In the ONS group, 6 patients resigned from the study (gave up on taking supplements).

In Control group, 2 patients moved to another oncology center, 1 patient resigned from the oncology treatment, 5 patients resigned from the study (no time for additional visits, fatigue). The above data are presented in Appendix:

Table A1. The reasons for dropout of the study and causes of early termination of chemotherapy due to severe complications.

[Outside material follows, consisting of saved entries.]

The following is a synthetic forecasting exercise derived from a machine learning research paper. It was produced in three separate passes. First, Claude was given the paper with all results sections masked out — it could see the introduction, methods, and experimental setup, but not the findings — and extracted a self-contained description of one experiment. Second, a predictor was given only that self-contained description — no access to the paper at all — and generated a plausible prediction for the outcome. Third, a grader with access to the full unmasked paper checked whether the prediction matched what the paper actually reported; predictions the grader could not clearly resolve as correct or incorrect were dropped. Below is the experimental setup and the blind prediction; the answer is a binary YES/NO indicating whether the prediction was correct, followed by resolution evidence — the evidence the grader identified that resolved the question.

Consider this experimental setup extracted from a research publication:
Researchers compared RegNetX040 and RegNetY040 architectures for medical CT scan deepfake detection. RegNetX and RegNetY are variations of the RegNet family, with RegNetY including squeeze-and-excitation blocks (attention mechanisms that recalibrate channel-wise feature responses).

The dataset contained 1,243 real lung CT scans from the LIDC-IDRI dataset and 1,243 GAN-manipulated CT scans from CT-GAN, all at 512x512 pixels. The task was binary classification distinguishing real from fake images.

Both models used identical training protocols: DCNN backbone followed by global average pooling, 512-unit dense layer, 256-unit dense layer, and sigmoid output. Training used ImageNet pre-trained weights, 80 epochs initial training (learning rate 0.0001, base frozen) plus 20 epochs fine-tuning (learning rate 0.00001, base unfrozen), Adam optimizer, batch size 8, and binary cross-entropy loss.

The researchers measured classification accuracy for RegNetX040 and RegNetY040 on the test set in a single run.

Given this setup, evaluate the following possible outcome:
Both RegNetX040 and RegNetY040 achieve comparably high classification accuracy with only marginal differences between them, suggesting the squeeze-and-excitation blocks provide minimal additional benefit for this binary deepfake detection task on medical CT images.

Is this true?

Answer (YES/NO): YES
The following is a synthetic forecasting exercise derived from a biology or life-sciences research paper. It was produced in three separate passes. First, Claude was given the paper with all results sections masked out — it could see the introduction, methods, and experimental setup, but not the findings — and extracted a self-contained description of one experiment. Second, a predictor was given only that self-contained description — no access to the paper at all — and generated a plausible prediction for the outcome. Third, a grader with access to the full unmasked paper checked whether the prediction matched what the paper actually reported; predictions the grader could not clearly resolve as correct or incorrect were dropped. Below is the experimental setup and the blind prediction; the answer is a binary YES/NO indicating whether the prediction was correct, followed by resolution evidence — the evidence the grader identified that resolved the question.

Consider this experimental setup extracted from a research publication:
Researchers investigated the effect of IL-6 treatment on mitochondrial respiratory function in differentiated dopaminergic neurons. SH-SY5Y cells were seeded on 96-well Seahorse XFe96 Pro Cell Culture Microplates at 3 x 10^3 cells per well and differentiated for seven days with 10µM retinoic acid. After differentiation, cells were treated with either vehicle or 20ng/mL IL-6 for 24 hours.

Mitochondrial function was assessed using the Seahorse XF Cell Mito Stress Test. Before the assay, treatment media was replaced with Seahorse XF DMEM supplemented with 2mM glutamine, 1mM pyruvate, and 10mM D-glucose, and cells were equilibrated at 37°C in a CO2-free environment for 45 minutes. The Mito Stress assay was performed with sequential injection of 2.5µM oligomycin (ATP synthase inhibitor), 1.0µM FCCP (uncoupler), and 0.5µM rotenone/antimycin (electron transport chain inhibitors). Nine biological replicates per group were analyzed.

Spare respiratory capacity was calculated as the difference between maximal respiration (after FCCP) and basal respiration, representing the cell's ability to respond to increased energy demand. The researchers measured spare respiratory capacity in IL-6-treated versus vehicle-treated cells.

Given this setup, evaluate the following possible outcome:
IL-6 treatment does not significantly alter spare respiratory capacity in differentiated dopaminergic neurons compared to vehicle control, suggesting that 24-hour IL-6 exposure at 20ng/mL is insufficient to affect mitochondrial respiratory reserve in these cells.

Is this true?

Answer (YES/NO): NO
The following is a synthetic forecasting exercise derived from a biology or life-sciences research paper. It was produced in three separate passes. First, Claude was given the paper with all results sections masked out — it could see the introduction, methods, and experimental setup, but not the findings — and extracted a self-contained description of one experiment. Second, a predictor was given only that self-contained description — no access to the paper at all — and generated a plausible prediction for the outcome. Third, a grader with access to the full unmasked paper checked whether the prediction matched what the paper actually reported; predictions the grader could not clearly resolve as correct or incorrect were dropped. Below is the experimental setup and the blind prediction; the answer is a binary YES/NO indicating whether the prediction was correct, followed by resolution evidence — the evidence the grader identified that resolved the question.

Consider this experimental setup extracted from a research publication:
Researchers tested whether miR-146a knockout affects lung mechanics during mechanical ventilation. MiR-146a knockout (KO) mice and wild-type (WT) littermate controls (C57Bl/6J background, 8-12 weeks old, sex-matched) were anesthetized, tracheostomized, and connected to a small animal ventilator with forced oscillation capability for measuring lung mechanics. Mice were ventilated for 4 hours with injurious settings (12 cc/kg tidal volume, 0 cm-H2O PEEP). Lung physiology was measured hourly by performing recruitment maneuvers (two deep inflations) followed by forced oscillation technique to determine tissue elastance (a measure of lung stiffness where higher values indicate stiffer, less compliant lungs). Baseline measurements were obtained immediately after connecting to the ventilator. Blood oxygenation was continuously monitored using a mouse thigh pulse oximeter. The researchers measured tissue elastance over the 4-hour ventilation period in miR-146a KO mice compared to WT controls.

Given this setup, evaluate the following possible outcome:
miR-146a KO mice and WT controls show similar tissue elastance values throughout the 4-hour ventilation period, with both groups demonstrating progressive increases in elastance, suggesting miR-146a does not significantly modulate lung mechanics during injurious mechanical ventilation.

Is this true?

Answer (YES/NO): NO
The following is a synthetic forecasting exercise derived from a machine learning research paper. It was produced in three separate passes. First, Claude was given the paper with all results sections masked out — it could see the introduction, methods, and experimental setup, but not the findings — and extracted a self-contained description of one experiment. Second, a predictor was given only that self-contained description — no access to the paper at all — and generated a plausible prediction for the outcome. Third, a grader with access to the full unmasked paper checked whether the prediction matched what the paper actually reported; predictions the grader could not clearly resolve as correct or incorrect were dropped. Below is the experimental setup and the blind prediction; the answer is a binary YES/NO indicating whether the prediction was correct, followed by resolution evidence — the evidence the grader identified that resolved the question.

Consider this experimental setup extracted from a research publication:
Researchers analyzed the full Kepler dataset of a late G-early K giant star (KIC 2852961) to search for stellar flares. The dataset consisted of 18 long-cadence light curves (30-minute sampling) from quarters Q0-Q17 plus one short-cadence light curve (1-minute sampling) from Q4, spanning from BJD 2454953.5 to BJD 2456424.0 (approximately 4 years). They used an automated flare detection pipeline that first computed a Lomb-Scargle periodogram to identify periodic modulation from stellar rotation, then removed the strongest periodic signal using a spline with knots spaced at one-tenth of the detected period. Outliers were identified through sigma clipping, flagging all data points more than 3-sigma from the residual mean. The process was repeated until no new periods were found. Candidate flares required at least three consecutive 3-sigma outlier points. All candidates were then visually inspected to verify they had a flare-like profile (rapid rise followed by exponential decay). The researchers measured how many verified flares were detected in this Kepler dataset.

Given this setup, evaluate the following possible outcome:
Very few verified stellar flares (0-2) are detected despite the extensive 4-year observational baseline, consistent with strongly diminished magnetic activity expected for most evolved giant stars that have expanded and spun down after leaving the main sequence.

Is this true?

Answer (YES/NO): NO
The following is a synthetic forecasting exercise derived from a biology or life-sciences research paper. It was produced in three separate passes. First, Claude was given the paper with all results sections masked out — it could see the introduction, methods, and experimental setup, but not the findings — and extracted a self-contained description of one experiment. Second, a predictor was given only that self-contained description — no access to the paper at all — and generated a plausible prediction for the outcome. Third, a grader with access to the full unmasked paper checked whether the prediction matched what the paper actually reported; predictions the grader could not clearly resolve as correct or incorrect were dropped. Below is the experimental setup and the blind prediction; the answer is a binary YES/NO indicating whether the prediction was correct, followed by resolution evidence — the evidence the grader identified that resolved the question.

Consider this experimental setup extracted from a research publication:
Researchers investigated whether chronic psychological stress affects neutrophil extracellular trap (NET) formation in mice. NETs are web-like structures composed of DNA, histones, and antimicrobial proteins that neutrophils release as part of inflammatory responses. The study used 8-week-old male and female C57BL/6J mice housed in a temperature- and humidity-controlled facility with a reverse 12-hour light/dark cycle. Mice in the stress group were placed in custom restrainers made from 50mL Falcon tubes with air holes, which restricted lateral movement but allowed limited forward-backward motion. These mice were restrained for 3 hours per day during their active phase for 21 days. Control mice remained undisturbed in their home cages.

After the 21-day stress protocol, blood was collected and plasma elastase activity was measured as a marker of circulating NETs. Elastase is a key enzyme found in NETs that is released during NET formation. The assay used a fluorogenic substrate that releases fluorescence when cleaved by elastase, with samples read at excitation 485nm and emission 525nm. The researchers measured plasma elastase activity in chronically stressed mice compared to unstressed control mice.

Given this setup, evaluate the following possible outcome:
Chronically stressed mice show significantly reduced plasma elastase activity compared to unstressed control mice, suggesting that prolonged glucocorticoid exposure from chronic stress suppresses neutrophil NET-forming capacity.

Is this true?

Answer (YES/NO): NO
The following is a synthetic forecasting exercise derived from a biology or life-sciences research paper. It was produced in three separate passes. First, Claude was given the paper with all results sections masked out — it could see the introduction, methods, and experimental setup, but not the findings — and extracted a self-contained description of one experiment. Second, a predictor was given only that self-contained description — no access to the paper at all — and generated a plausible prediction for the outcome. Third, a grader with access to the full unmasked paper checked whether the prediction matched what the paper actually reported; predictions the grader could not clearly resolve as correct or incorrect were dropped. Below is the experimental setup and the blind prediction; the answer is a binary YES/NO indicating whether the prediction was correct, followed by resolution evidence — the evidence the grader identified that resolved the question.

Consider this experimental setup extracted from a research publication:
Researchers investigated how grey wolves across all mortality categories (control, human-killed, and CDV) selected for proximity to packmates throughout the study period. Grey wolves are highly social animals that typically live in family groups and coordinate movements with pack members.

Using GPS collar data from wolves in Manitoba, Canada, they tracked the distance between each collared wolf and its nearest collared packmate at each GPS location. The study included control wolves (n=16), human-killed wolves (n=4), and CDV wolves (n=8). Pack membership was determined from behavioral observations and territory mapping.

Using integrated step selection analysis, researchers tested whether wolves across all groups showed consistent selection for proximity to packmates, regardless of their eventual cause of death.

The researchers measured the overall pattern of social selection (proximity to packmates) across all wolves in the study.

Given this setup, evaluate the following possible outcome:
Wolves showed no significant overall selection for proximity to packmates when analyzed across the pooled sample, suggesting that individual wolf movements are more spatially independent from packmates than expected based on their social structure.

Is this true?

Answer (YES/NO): NO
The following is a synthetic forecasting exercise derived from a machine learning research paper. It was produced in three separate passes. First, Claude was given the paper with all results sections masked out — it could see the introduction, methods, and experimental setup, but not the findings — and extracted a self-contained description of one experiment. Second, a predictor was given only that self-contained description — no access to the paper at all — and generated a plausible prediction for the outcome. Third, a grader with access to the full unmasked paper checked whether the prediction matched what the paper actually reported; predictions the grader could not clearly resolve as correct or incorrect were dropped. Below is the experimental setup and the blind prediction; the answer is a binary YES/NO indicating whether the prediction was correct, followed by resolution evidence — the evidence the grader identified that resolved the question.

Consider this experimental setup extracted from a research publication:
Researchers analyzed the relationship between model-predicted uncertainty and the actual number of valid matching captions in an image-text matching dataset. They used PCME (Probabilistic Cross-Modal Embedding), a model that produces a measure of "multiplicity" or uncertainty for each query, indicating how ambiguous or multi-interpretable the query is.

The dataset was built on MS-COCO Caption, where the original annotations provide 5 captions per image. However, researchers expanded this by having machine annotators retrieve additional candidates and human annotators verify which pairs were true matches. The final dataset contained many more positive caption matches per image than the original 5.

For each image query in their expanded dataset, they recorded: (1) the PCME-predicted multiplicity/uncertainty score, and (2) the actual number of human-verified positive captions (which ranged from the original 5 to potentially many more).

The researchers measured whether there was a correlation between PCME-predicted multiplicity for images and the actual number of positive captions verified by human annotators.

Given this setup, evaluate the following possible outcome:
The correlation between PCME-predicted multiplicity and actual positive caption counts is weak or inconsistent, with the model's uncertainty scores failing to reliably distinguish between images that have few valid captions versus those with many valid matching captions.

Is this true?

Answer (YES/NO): NO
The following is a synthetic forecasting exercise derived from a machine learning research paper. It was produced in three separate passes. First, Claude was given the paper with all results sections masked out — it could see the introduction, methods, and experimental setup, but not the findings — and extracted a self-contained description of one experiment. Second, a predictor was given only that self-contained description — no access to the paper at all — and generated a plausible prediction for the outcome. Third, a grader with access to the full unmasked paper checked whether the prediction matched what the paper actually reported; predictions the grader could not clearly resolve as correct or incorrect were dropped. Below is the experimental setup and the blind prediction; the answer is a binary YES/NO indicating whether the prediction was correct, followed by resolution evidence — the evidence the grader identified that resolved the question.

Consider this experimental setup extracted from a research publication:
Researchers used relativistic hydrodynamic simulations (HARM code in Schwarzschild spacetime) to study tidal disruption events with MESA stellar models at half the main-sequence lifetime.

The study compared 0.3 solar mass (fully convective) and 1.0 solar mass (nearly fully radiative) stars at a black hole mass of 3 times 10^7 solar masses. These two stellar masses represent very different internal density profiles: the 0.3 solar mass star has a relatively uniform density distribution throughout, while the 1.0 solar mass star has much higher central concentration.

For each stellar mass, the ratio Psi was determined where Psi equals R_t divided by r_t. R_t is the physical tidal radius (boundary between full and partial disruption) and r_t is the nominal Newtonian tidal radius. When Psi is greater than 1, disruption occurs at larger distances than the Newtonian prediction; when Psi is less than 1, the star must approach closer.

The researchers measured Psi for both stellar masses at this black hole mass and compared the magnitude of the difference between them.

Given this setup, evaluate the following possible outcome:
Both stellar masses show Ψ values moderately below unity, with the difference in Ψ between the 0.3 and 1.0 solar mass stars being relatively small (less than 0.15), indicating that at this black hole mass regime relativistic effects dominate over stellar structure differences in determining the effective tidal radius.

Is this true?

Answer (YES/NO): NO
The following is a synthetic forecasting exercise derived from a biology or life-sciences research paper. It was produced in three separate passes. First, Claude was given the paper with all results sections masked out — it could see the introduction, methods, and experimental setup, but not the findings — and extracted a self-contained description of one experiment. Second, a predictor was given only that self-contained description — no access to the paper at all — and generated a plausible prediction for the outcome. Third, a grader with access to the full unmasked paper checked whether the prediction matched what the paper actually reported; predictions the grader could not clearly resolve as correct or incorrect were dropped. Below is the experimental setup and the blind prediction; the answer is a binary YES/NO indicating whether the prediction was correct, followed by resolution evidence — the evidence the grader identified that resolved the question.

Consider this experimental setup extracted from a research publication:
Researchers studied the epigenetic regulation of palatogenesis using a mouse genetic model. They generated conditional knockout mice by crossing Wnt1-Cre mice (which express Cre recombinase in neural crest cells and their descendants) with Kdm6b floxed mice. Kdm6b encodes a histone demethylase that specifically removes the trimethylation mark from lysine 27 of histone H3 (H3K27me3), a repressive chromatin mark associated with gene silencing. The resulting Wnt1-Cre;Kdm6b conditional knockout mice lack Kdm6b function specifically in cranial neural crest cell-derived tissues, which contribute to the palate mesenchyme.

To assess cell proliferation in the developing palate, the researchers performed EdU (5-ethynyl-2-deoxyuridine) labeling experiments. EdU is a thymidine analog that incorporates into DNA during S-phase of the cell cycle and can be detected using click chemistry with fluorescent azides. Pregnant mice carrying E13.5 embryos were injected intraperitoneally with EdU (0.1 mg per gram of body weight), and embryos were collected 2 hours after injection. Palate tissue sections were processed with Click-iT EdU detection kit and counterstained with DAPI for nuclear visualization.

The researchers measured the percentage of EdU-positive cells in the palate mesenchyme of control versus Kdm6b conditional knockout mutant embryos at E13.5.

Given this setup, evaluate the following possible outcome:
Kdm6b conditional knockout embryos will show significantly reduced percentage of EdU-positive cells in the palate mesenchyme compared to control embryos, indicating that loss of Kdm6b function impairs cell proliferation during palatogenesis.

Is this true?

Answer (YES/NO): NO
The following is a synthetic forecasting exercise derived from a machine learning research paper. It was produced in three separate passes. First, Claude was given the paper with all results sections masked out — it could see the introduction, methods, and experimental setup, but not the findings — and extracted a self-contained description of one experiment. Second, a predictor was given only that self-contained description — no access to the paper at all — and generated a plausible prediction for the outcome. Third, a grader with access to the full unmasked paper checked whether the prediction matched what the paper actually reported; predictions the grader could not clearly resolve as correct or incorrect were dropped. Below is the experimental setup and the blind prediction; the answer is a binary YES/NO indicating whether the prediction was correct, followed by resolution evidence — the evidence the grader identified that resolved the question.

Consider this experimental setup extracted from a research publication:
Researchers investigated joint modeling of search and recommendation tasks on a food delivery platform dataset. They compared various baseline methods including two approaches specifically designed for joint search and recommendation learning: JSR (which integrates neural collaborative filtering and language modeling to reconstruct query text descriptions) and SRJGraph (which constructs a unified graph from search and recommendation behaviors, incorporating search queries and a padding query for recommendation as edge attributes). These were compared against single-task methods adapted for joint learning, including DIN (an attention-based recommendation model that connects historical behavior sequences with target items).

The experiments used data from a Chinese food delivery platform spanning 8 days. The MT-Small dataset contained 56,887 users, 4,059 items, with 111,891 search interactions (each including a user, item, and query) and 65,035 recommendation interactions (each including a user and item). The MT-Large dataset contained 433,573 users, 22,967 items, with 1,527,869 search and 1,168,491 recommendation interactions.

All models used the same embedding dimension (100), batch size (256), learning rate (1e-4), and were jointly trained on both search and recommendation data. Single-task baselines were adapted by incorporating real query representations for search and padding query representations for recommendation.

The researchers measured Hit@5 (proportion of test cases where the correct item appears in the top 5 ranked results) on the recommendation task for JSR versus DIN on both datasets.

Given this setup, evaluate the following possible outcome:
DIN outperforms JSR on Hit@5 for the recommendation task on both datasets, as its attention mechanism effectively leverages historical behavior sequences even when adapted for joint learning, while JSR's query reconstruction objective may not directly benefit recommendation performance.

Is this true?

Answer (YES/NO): YES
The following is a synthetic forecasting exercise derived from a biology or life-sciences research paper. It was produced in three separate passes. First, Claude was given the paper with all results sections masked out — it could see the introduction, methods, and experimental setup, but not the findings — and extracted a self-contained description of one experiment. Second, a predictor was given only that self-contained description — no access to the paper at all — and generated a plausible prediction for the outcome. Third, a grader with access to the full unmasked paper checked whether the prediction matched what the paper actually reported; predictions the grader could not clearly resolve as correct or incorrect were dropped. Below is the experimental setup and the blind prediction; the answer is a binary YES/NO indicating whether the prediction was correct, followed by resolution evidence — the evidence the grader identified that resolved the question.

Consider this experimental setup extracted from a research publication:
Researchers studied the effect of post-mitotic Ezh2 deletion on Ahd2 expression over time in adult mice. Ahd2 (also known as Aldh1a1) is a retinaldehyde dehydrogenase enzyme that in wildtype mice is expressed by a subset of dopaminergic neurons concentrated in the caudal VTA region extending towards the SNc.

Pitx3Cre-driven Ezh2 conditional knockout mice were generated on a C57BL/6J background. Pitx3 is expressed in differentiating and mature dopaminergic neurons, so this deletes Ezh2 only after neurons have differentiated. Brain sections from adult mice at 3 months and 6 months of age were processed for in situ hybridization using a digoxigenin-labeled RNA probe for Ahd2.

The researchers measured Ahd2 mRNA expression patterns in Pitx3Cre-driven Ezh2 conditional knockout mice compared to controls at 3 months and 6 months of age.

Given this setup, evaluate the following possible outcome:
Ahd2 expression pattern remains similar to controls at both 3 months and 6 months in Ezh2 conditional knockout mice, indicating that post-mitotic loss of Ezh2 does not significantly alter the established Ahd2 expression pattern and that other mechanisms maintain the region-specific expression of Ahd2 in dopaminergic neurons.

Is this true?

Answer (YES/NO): NO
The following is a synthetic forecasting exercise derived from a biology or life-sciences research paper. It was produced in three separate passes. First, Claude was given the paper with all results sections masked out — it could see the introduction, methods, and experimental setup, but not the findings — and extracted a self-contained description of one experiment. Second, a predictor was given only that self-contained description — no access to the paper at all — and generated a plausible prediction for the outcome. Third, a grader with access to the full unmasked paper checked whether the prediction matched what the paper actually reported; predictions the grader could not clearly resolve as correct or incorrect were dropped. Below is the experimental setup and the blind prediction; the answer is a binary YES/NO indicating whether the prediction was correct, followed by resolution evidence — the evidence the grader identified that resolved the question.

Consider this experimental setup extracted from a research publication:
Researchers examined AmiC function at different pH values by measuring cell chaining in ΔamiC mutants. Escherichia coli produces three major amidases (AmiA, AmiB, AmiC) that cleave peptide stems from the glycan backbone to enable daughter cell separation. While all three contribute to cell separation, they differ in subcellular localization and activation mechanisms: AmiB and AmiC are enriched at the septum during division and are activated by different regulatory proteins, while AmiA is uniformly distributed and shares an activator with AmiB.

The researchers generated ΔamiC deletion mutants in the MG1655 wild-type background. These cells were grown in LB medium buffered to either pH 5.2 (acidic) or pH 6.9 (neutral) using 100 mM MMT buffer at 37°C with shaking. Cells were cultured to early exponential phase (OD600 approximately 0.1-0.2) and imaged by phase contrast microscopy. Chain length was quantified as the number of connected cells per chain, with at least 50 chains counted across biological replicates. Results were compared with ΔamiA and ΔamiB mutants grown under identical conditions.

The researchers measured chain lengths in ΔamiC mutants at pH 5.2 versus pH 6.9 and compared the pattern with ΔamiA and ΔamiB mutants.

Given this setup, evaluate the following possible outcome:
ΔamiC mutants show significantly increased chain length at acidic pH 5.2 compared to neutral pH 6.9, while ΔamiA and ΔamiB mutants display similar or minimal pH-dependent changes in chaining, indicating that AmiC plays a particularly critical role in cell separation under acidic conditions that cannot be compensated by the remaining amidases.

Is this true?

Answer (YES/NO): NO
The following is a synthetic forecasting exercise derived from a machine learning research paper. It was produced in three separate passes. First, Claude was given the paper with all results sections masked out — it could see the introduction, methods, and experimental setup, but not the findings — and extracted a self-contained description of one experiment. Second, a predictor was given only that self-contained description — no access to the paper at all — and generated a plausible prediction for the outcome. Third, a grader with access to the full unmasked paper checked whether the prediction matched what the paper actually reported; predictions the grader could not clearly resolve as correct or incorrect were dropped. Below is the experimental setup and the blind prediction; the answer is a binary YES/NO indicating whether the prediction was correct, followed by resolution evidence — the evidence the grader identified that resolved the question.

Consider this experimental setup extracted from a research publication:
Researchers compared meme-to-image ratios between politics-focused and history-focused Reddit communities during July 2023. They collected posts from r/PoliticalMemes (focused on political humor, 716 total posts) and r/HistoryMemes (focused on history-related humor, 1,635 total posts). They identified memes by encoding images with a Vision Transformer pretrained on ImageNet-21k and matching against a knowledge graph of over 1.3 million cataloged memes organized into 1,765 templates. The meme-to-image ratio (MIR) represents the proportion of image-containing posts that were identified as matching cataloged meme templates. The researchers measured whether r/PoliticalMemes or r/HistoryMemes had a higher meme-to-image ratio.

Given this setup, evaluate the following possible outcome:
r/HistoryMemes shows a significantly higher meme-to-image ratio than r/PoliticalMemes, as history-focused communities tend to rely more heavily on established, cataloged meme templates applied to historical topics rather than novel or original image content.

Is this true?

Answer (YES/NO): YES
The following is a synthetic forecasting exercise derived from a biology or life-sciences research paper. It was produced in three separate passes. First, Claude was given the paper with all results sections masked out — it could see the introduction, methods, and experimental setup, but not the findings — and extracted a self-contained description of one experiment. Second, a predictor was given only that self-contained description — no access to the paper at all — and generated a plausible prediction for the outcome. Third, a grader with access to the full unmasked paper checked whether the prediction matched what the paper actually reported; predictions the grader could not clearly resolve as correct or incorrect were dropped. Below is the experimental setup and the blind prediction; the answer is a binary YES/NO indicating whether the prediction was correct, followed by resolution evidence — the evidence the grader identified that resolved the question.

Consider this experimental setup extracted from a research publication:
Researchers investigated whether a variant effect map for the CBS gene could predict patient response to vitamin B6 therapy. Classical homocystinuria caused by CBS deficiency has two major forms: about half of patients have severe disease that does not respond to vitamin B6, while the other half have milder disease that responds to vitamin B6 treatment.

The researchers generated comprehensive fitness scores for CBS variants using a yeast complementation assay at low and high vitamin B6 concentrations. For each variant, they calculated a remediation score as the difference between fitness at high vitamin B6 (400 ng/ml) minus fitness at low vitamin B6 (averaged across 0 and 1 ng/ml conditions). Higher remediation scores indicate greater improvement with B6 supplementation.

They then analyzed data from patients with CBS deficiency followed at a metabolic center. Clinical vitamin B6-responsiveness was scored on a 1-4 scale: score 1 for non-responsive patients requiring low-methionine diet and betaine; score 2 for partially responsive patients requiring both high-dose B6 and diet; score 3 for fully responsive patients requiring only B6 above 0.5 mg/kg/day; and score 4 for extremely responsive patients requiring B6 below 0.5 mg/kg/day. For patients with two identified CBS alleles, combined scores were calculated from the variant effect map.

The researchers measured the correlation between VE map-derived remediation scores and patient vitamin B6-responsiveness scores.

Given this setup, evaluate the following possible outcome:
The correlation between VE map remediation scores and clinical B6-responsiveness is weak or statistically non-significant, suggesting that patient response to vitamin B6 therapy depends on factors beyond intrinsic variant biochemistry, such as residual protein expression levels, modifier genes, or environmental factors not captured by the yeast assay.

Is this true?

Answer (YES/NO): NO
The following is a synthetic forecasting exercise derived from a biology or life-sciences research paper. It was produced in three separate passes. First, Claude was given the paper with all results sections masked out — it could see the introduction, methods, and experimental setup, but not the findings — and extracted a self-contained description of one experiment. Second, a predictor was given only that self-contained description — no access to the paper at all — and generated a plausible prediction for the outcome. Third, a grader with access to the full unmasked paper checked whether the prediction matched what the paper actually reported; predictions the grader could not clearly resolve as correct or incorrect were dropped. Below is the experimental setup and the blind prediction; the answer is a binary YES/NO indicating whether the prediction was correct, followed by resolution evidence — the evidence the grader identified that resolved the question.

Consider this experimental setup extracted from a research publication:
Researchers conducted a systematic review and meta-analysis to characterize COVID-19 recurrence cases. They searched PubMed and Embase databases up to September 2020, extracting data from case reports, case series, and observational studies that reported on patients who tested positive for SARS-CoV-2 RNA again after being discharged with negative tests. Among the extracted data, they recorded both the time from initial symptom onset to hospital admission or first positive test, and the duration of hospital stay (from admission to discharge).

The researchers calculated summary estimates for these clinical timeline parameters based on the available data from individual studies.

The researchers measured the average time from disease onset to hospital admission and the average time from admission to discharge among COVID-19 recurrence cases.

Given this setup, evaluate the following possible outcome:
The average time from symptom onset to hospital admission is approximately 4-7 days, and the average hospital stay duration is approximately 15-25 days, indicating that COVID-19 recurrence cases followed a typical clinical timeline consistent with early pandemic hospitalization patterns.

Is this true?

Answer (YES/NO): YES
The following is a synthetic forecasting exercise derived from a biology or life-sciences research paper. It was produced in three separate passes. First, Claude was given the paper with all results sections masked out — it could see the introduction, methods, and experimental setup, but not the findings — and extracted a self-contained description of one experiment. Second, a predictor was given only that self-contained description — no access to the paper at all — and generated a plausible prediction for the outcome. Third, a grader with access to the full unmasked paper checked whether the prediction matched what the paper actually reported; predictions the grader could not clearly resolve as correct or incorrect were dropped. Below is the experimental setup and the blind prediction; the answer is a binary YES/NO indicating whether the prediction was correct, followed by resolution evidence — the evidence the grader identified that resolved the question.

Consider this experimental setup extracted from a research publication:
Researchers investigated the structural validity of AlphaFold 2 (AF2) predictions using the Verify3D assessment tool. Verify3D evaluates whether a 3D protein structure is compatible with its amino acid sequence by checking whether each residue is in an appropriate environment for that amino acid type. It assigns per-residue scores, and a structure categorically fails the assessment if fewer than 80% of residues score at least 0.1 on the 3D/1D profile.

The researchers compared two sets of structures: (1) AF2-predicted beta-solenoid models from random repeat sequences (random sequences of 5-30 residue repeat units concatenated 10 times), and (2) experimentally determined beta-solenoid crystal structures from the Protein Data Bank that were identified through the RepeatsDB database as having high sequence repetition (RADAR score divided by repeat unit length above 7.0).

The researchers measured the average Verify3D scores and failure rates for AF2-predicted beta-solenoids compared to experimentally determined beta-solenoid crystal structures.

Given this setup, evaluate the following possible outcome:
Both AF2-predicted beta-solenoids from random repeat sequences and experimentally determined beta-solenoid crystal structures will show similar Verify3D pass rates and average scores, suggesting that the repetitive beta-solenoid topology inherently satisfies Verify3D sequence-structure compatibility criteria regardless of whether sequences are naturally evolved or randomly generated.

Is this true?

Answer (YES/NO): NO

1st Visit	Randomization Start Observation and Intervention
	Control Group n = 48	ONS Group n = 47
2nd visit	n = 48	n = 44 *2 patients resigned from the study (gave up on taking supplements), 1 patient was disqualified from chemotherapy (kidney injury)
3rd visit	n = 46 ** 2 patients moved to another oncology center	n = 44
4th visit	n = 34 *** 1 patient was hospitalized for sepsis 5 patients were disqualified from chemotherapy because of progression of disease, worsening of overall condition, allergic reactions to treatment (oxaliplatin), 1 patient resigned from the oncology treatment, 5 patients resigned from the study (no time for additional visits, fatigue)	n = 38 *** 1 patient was hospitalized for sepsis 1 patients was disqualified from chemotherapy because of progression of disease and worsening of overall condition, 4 patients resigned from the study (gave up on taking supplements)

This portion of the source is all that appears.